• Short problem:
Transcribe the data word for word, beginning with the line that contains "Between the two, is" and continuing through the line that contains "Do you observe". Omit the pictures from your transcription.

— begin Provided records —

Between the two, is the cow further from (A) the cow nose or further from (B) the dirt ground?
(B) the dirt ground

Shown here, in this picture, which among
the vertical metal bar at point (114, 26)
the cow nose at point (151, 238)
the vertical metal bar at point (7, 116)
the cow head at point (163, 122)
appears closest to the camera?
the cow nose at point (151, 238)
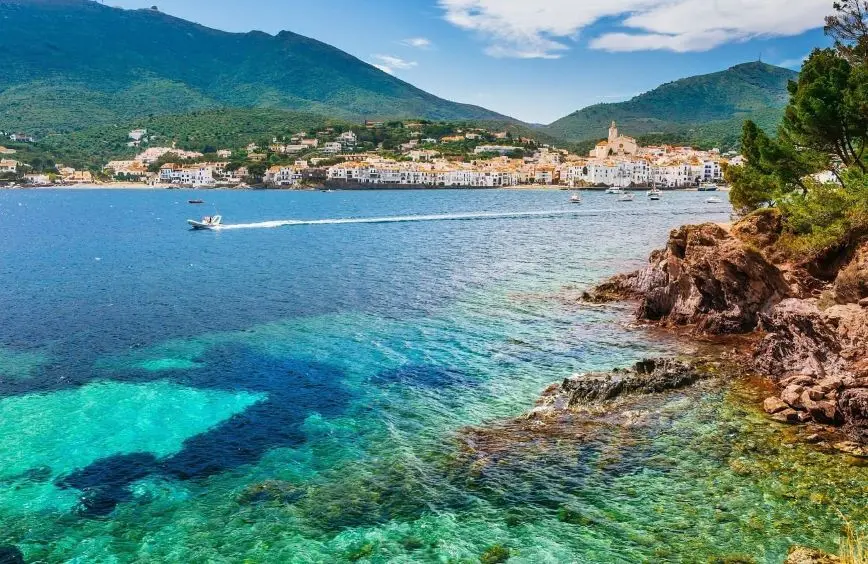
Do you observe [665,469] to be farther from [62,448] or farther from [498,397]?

— end Provided records —
— begin Provided records —

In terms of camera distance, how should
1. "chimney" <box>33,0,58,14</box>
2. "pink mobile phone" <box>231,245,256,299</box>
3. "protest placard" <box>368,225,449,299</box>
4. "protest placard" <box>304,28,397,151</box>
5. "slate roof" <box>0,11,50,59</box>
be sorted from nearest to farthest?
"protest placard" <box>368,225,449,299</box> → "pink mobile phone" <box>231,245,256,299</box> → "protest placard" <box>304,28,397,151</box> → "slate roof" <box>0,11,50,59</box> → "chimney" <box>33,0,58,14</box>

— end Provided records —

• Task result:
Between the two, is the cow further from (A) the cow nose or further from (B) the dirt ground?
(B) the dirt ground

Shown here, in this picture, which among
the vertical metal bar at point (114, 26)
the cow nose at point (151, 238)
the vertical metal bar at point (7, 116)
the cow head at point (163, 122)
appears closest to the camera?
the cow nose at point (151, 238)
Do you observe [665,469] to be farther from [62,448] or farther from [498,397]?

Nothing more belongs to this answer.